[BAGIAN DOKUMEN]:
※

Jumat, 13 Desember 2024

PENJAJAHAN BARU BERNAMA INVESTASI

Kekhawatiran Penjajahan Baru: "VOC Modern" dalam Ekonomi Indonesia

Oleh : Basa Alim Tualeka


"Penjajahan Baru Bernama Investasi"

Tanah airku yang subur dan kaya,
Dari Sabang sampai Merauke terpahat sejarah,
Di bawah langit biru dengan segala anugerah,
Kini awan gelap menggantung di cakrawala yang megah.

Dulu penjajah datang dengan bedil dan kapal,
Kini mereka berwajah halus, membawa modal,
Bukan penjajah berkulit asing yang menjarah,
Namun elite sendiri yang lupa pada amanah.

Tanah leluhur, warisan nenek moyang,
Digadai atas nama investasi gemilang,
Sawah hijau berubah jadi beton,
Hutan rimba lenyap jadi tambang di lereng gunung.

Atas nama pembangunan, mereka datang,
Menawarkan janji, katanya demi masa depan,
Namun kenyataan menyayat hati rakyat kecil,
Tanahnya hilang, jadi buruh kasar yang terpinggir.

※

[DATA YANG DIBERIKAN]:
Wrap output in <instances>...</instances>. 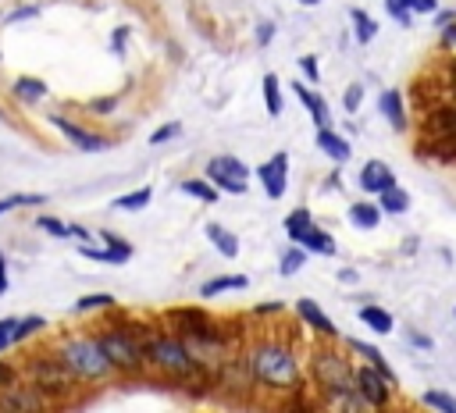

※

[TUJUAN]:
Jawab pertanyaan berikut berdasarkan bagian dokumen:
(a) Menurut bagian dokumen, dengan apa penjajah dulu datang?
(b) Sawah hijau berubah menjadi apa?
(c) Setelah tanahnya hilang, rakyat kecil menjadi apa?

[JAWABAN LENGKAP]:
(a) Dengan bedil dan kapal.
(b) Menjadi beton.
(c) Menjadi buruh kasar yang terpinggir.